▶ Text
↓↓↓
# All pages

# Chapter 1: Refreshing OLS regression

First, the multiple regression model for the population and its assumptions are presented in brief. The main part is a combination of some theory and exercises containing essential complexities: categorical explanatory variables, adding non-linearity, adding statistical interaction and a review of statistical tests. Those who are familiar with these topics may skip the first chapter.

# The OLS model

Multilevel analysis can be seen as an extension of ordinary least squares (OLS) regression that allows for more complex error structures. It is therefore essential to refresh basic regression skills. We will to do this by estimating and interpreting variations on a simple model for hourly wages among employees. The example has the advantage of having a continuous dependent variable and explanatory variables that will be familiar to everyone: years of education, age and gender.

The analyses will be variations of the following multiple regression model with hourly wage (Y) as the dependent variable and years of education (X_{1}), age (X_{2}), and female gender (X_{3}) as independent variables. The regression constant (intercept) and the regression coefficients are denoted by Greek letters (beta) and the residual (error) term by an ‘e’. The index ‘i’ applies to all employees (units) in the sample.

Y_{i} = β_{0} + β_{1}X_{1i} + β_{2}X_{2i} + β_{3}X_{3i} + e_{i}

The regression model for the population rests on two sets of assumptions, about the specification of the model and about the residuals. Let us quickly review these assumptions:

A model should be correctly specified:

- All relevant x-variables should be included, and irrelevant ones eliminated.
- The relationships between the x-variables and Y are linear.
- The model is additive, without statistical interaction between the x-variables.

Assumption 2 can be relaxed by building non-linearity into the model, for instance by adding polynomials. Assumption 3 can be relaxed by adding interaction terms to the model.

The assumptions about the residuals:

- The residuals should have a mean (expected value) of zero in the population.
- The residuals should have equal variance for subgroups of all x-variables (homoscedasticity).
- The residuals are uncorrelated with each other and with the x-variables.
- The residuals should be normally distributed.
↑↑↑
▶ Complete the following
a) Summarize the chapter on OLS regression in two sentences.
b) Extend the chapter on OLS regression by writing what would follow its final list of assumptions about the residuals.
The records can be set aside here.

▶ Source data
↓↓↓
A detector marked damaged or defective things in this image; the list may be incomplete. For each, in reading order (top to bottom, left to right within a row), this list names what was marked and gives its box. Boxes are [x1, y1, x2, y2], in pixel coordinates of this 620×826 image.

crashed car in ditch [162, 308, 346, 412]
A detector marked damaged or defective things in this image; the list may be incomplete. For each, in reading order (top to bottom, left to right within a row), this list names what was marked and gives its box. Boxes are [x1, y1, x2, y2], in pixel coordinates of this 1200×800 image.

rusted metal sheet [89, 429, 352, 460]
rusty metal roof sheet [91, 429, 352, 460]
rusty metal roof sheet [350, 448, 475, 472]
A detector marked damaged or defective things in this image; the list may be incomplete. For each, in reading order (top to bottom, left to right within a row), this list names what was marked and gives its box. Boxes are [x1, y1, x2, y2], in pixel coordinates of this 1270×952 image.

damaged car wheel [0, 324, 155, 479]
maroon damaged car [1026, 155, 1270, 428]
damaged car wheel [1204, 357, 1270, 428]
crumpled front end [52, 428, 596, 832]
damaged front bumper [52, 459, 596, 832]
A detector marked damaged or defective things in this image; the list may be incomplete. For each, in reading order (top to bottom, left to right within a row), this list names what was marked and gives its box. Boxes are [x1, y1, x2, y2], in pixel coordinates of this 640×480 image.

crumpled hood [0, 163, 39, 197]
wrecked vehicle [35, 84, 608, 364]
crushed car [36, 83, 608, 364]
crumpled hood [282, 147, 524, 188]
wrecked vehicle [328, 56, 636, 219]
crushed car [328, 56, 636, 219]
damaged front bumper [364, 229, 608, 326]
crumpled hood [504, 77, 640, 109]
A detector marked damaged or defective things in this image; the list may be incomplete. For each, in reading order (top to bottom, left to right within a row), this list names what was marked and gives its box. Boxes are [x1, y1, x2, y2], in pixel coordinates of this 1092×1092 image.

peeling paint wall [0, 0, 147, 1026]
↑↑↑
▶ Responses by item number
a) Multilevel analysis can be seen as an extension of OLS regression that allows for more complex error structures, so the chapter refreshes regression skills with a model of hourly wages using years of education, age and female gender as explanatory variables. This population model rests on two sets of assumptions: one about correct specification (including relevant variables, linearity and additivity) and one about the residuals (zero mean, equal variance, no correlation and normal distribution).

b)
- The x-variables should not be perfectly correlated, pairwise or group-wise (no multicollinearity).

The regression equation for the sample is normally expressed in Roman letters:

Y_{i} = b_{0} + b_{1}X_{1i} + b_{2}X_{2i} + b_{3}X_{3i} + e_{i}

# Preliminary analysis

The first step is to create the set of variables to be used in the analysis. This sometimes requires recoding or other operations on variables in the data set. Our data set is ready to use and has only a minimal number of variables. Let us familiar ourselves with them by looking at descriptive statistics and looking more carefully at the dependent variable by means of a histogram.

The first exercise consists of opening the file and learning the variable names.

- Download and open the file wage89.sav (SPSS) or wage89.dta (Stata) by clicking on the respective links below:
- Next, present descriptive statistics for the variables and show the distribution of the dependent variable,
*wage*, in a histogram.*You can copy, paste and run this syntax.

*Descriptive, chapter 1, page 2, exercise 2.

DESCRIPTIVES VARIABLES=wage edyears age female/STATISTICS=MEAN STDDEV MIN MAX.Table 1.1. Descriptive statistics - SPSS output

*Histogram, chapter 1, page 2, exercise 2.

GGRAPH/GRAPHDATASET NAME="graphdataset" VARIABLES=wage MISSING=LISTWISE REPORTMISSING=NO/GRAPHSPEC SOURCE=INLINE.BEGIN GPLSOURCE: s=userSource(id("graphdataset"))DATA: wage=col(source(s), name("wage"))GUIDE: axis(dim(1), label("Hourly wage in NOK"))GUIDE: axis(dim(2), label("Frequency"))ELEMENT: interval(position(summary.count(bin.rect(wage))), shape.interior(shape.square))END GPL.Figure 1.1. Histogram - SPSS output

*You can copy, paste and run this syntax.

*Descriptive, chapter 1, page 2, exercise 2.

. summarize wage edyears age femaleTable 1.2. Descriptive Statistics - Stata output Variable Obs Mean Std. Dev. Min Max wage 3759 90.15 30.31 25 343.75 edyears 4127 2.69 2.56 0 11 age 4127 39.65 12.36 16 74 female 4127 .47 .50 0 1 Only two decimals are shown.

*Histogram, chapter 1, page 2, exercise 2.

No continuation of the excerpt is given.